Öncelikle sürekli kendinizi yenilemeli,trendleri takip etmeli ve zamanın gerisinde kalmamalısınız.Teorik yönden ne kadar donanımlı olursanız,pratikte o kadar başarılı olmanız kaçınılmaz.Diğer meslekler gibi tek dala odaklanma şansınız maalesef yok.Her entellektüel bilgi bakımından donanımlı olmak zorundasınız.Kendinizi geliştirmek,bol bol okumak ve her konuda az da olsa bilgi sahibi olmak yaratıcılığınıza pozitif yararlar sağlar.Pek tabii bu da azımsanmayacak kadar zaman ve sabır gerektiriyor.Tabi tek dalda başarılı olmak ne kadar kolay olsada,kendinizi çok yönlü geliştirmek duyusal ve zihinsel olarak pik yapmanıza muhteşem katkı sağlar.Renklerin doğasını ezbere bilmek,tek bakışla uyumsuzlukları görebilmek ve trendlere hakim olmak sizi her zaman diğer insanlardan bir adım ileriye taşıyacak.Fikirleriniz ve yapıcı kararlarınız kreatif & olgun olarak nitelendirilecek.Unutmayın başarılı bir grafiker,hayatı her yönüyle ele alabilendir.Bunun tek yolu analitik düşünmek,sınırları zorlamak ve fikirleri zekayla süslemektir.Diğer bir konu ise görselliğin sizin dünyanızla doğrudan ilintili olması.Bir restoranda önünüze gelen menü tasarımsal yönüyle bir faciaysa iştahınız bile kaçabilir!

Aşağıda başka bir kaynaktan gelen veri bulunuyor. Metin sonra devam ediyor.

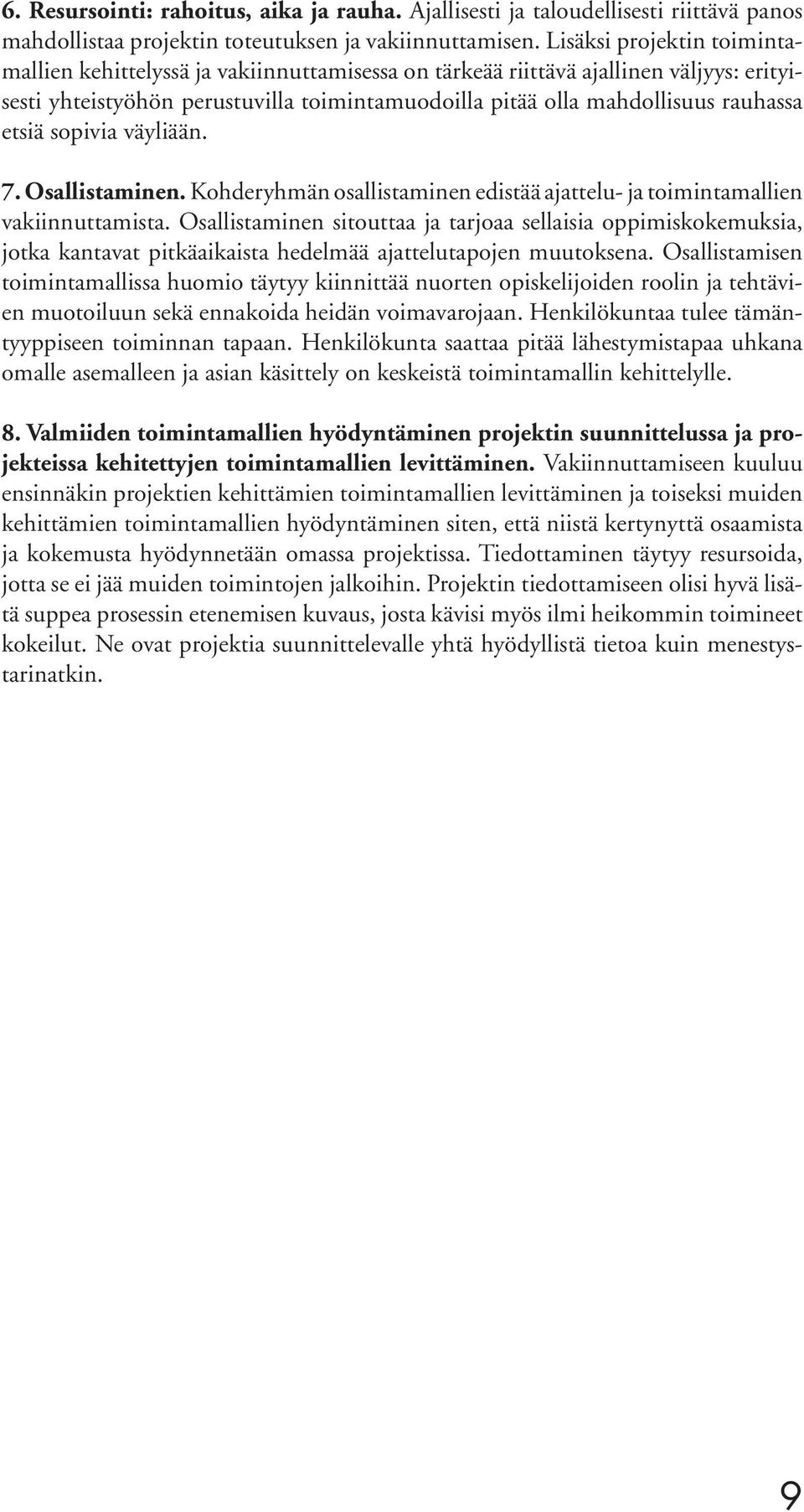 6. Resursointi: rahoitus, aika ja rauha. Ajallisesti ja taloudellisesti riittävä panos mahdollistaa projektin toteutuksen ja vakiinnuttamisen. Lisäksi projektin toimintamallien kehittelyssä ja vakiinnuttamisessa on tärkeää riittävä ajallinen väljyys: erityisesti yhteistyöhön perustuvilla toimintamuodoilla pitää olla mahdollisuus rauhassa etsiä sopivia väyliään.

7. Osallistaminen. Kohderyhmän osallistaminen edistää ajattelu- ja toimintamallien vakiinnuttamista. Osallistaminen sitouttaa ja tarjoaa sellaisia oppimiskokemuksia, jotka kantavat pitkäaikaista hedelmää ajattelutapojen muutoksena. Osallistamisen toimintamallissa huomio täytyy kiinnittää nuorten opiskelijoiden roolin ja tehtävien muotoiluun sekä ennakoida heidän voimavarojaan. Henkilökuntaa tulee tämäntyyppiseen toiminnan tapaan. Henkilökunta saattaa pitää lähestymistapaa uhkana omalle asemalleen ja asian käsittely on keskeistä toimintamallin kehittelylle.

8. Valmiiden toimintamallien hyödyntäminen projektin suunnittelussa ja projekteissa kehitettyjen toimintamallien levittäminen. Vakiinnuttamiseen kuuluu ensinnäkin projektien kehittämien toimintamallien levittäminen ja toiseksi muiden kehittämien toimintamallien hyödyntäminen siten, että niistä kertynyttä osaamista ja kokemusta hyödynnetään omassa projektissa. Tiedottaminen täytyy resursoida, jotta se ei jää muiden toimintojen jalkoihin. Projektin tiedottamiseen olisi hyvä lisätä suppea prosessin etenemisen kuvaus, josta kävisi myös ilmi heikommin toimineet kokeilut. Ne ovat projektia suunnittelevalle yhtä hyödyllistä tietoa kuin menestystarinatkin.

9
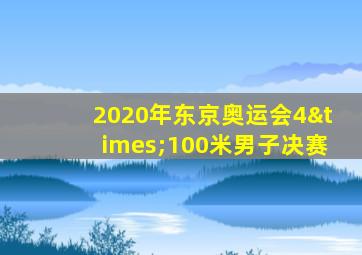 2020年东京奥运会4&times;100米男子决赛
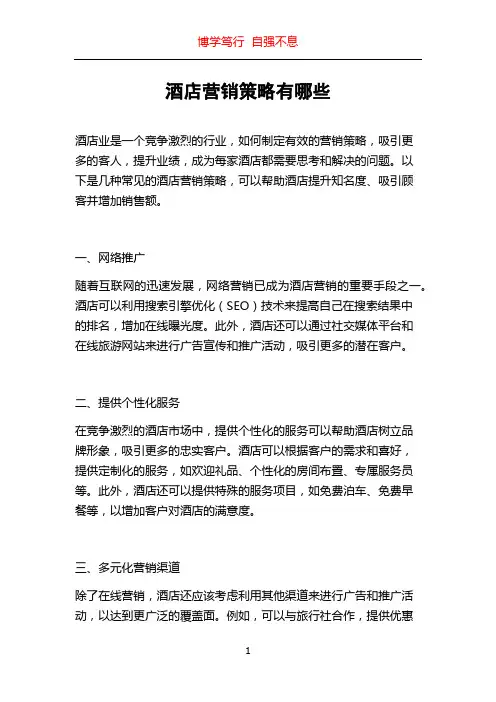 博学笃行 自强不息

酒店营销策略有哪些

酒店业是一个竞争激烈的行业，如何制定有效的营销策略，吸引更多的客人，提升业绩，成为每家酒店都需要思考和解决的问题。以下是几种常见的酒店营销策略，可以帮助酒店提升知名度、吸引顾客并增加销售额。

一、网络推广

随着互联网的迅速发展，网络营销已成为酒店营销的重要手段之一。酒店可以利用搜索引擎优化（SEO）技术来提高自己在搜索结果中的排名，增加在线曝光度。此外，酒店还可以通过社交媒体平台和在线旅游网站来进行广告宣传和推广活动，吸引更多的潜在客户。

二、提供个性化服务

在竞争激烈的酒店市场中，提供个性化的服务可以帮助酒店树立品牌形象，吸引更多的忠实客户。酒店可以根据客户的需求和喜好，提供定制化的服务，如欢迎礼品、个性化的房间布置、专属服务员等。此外，酒店还可以提供特殊的服务项目，如免费泊车、免费早餐等，以增加客户对酒店的满意度。

三、多元化营销渠道

除了在线营销，酒店还应该考虑利用其他渠道来进行广告和推广活动，以达到更广泛的覆盖面。例如，可以与旅行社合作，提供优惠

1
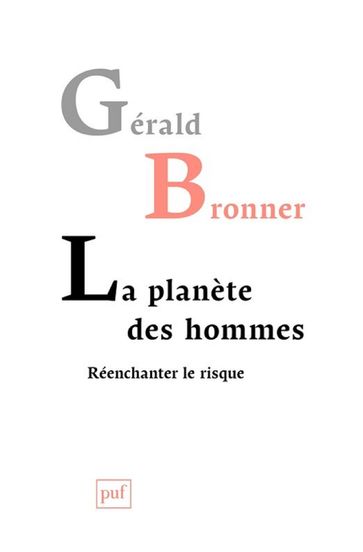 Gérald
Bronner

La planète
des hommes

Réenchanter le risque

puf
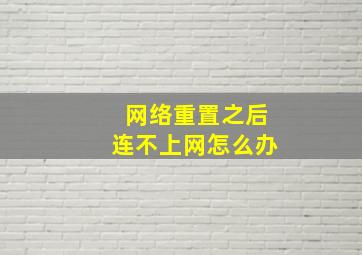 网络重置之后
连不上网怎么办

Ya da bir program sizin pratiğinizle uyuşmuyorsa kullanımı sizi epey zorlayabilir! Sonuçta yemek sipariş etmek yerine menü’de revizeler düşünüp saatlerinizi harcayabilir,bir ilhamla programın arayüzünü yeniden tasarlayabilirsiniz.Tabii bunlar elimizde olmadan yaptığımız şeyler yoksa kimse saatlerini boş yere harcamak istemez.Özellikle 24 saatin bile yetersiz geldiği grafik tasarım sektöründe! Ancak her işin ufak-büyük bir laneti vardır.

İleriye gitmek için yaşamı iyileştirme ideaları,fikirlerimizi yücelten her şey bir tasarımcının mutlak yol göstericidir.Tasarımcılar hep çok düşünür çünkü en iyi fikirlerin ortaya çıkmasının yegane yoludur.

“Dünyaya şeffaf ve kreatif bir gözle bakmak.”

Belkide gerçek tasarımcıların tek ortak yönü bu.